INSTRUCTIONS FOR THE TASK
When you reach the line containing "Researchers investigated whether a", stop after it; until then, copy each line of the listing exactly, starting with the first.

DATA RECORDS
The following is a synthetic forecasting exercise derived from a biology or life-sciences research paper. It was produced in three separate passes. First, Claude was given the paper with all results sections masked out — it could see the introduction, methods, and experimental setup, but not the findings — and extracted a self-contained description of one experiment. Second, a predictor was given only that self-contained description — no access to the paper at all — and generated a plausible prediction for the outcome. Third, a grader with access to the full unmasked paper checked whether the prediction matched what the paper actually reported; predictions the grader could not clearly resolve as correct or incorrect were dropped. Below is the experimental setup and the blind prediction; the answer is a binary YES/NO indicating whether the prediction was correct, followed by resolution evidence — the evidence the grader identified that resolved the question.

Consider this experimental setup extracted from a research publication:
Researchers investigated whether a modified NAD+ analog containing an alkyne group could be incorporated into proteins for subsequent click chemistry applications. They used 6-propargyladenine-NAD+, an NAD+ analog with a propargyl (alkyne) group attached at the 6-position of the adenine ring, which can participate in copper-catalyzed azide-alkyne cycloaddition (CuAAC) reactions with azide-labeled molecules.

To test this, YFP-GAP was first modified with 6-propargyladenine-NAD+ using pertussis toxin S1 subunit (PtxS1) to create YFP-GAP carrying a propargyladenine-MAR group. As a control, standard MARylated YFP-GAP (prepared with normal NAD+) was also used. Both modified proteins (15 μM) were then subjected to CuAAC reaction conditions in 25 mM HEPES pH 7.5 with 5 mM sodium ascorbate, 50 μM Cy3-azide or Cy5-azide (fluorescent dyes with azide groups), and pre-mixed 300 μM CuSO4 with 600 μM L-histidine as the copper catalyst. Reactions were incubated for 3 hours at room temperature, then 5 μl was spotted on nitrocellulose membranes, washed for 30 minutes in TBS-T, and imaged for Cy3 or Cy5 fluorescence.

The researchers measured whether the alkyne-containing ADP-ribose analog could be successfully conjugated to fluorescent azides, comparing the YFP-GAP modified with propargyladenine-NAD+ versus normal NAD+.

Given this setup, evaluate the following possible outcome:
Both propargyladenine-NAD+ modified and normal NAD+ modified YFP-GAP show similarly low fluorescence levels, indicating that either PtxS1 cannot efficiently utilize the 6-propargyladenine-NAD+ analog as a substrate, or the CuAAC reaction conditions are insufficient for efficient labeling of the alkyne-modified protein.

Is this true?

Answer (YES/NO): NO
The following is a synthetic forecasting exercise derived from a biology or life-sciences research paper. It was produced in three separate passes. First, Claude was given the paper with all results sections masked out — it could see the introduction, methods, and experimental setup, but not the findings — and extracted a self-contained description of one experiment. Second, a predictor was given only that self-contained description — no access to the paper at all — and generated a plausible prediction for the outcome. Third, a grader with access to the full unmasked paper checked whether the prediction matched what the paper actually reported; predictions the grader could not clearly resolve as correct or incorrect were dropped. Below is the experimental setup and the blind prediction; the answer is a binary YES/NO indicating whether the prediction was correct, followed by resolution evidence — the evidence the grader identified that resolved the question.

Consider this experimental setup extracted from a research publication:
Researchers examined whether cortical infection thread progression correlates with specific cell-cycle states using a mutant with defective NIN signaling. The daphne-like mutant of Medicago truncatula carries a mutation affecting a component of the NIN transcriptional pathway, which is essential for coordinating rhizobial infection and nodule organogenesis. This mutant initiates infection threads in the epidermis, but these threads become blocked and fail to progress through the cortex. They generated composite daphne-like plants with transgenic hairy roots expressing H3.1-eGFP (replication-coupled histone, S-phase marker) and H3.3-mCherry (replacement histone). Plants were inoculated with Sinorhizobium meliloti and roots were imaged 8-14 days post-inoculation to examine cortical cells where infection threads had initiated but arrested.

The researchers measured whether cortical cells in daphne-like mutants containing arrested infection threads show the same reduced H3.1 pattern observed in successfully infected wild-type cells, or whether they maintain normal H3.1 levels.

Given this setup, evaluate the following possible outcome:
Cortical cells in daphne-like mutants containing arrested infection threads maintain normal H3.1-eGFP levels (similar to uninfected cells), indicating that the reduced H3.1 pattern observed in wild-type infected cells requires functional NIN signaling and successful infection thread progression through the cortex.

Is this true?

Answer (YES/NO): NO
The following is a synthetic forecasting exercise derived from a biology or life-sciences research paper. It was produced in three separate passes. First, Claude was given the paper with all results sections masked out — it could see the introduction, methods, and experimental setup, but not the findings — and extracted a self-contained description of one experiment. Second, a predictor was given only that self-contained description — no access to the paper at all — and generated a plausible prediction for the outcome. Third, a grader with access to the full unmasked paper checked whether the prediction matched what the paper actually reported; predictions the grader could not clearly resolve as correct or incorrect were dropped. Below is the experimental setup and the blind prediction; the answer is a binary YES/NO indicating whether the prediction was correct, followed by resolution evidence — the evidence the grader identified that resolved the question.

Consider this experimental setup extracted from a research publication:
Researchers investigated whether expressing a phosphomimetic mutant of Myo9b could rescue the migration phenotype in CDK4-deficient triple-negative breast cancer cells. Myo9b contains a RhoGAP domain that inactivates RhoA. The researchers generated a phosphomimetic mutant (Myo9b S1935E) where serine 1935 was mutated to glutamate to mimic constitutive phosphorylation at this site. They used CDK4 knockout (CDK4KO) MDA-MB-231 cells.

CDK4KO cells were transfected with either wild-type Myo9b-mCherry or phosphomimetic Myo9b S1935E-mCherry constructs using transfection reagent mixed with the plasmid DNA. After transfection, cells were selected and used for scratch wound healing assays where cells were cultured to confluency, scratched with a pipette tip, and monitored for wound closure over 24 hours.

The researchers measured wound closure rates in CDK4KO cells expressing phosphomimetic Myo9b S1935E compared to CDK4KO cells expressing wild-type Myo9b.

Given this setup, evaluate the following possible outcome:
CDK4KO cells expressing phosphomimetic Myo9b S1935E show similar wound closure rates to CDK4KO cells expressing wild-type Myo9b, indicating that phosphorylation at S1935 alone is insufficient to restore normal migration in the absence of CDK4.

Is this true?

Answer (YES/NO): NO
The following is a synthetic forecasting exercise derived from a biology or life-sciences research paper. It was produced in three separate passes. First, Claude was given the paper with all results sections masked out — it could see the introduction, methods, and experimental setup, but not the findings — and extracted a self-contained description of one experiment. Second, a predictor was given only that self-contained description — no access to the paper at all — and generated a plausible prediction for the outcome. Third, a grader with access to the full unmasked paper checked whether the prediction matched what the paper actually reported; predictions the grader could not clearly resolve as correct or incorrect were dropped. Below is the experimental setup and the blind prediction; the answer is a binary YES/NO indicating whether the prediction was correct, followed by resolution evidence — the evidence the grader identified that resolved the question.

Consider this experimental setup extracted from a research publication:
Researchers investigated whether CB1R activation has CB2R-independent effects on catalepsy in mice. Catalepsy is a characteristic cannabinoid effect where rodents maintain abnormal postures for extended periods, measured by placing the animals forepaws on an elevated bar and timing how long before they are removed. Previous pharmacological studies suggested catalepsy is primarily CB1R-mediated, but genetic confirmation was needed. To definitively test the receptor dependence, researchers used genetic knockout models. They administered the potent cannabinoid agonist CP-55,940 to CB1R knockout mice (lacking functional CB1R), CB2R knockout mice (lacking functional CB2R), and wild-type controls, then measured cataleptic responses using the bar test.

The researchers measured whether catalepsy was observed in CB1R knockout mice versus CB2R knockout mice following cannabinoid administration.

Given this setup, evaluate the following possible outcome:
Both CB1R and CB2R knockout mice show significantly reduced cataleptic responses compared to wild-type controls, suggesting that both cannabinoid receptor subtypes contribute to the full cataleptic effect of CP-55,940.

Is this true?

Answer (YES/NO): NO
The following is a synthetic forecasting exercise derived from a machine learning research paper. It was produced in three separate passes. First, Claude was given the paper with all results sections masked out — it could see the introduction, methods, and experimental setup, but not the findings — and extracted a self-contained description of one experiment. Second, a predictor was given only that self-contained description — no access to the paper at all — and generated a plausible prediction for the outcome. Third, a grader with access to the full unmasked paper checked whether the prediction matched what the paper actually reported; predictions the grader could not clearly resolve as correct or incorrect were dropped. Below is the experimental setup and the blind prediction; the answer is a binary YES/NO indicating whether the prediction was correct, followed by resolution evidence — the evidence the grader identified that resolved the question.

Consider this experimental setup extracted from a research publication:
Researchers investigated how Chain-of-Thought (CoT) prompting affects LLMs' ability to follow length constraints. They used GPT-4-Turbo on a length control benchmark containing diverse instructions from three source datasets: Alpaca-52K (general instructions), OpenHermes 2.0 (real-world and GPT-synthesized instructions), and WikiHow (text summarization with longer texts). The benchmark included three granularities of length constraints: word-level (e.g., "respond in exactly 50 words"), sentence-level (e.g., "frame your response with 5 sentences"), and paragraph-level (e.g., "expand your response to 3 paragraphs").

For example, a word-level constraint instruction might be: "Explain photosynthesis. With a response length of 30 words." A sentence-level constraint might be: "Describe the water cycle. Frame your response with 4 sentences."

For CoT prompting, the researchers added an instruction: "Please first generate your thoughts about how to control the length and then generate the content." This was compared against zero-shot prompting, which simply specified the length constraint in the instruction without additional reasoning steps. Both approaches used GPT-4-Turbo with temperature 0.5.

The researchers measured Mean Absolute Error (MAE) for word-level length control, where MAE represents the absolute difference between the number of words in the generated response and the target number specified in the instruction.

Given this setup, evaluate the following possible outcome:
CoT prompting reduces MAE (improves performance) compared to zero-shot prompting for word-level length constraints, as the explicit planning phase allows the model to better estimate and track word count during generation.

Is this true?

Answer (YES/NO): NO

SOLUTION FOR THIS TASK
The following is a synthetic forecasting exercise derived from a biology or life-sciences research paper. It was produced in three separate passes. First, Claude was given the paper with all results sections masked out — it could see the introduction, methods, and experimental setup, but not the findings — and extracted a self-contained description of one experiment. Second, a predictor was given only that self-contained description — no access to the paper at all — and generated a plausible prediction for the outcome. Third, a grader with access to the full unmasked paper checked whether the prediction matched what the paper actually reported; predictions the grader could not clearly resolve as correct or incorrect were dropped. Below is the experimental setup and the blind prediction; the answer is a binary YES/NO indicating whether the prediction was correct, followed by resolution evidence — the evidence the grader identified that resolved the question.

Consider this experimental setup extracted from a research publication:
Researchers investigated whether a modified NAD+ analog containing an alkyne group could be incorporated into proteins for subsequent click chemistry applications. They used 6-propargyladenine-NAD+, an NAD+ analog with a propargyl (alkyne) group attached at the 6-position of the adenine ring, which can participate in copper-catalyzed azide-alkyne cycloaddition (CuAAC) reactions with azide-labeled molecules.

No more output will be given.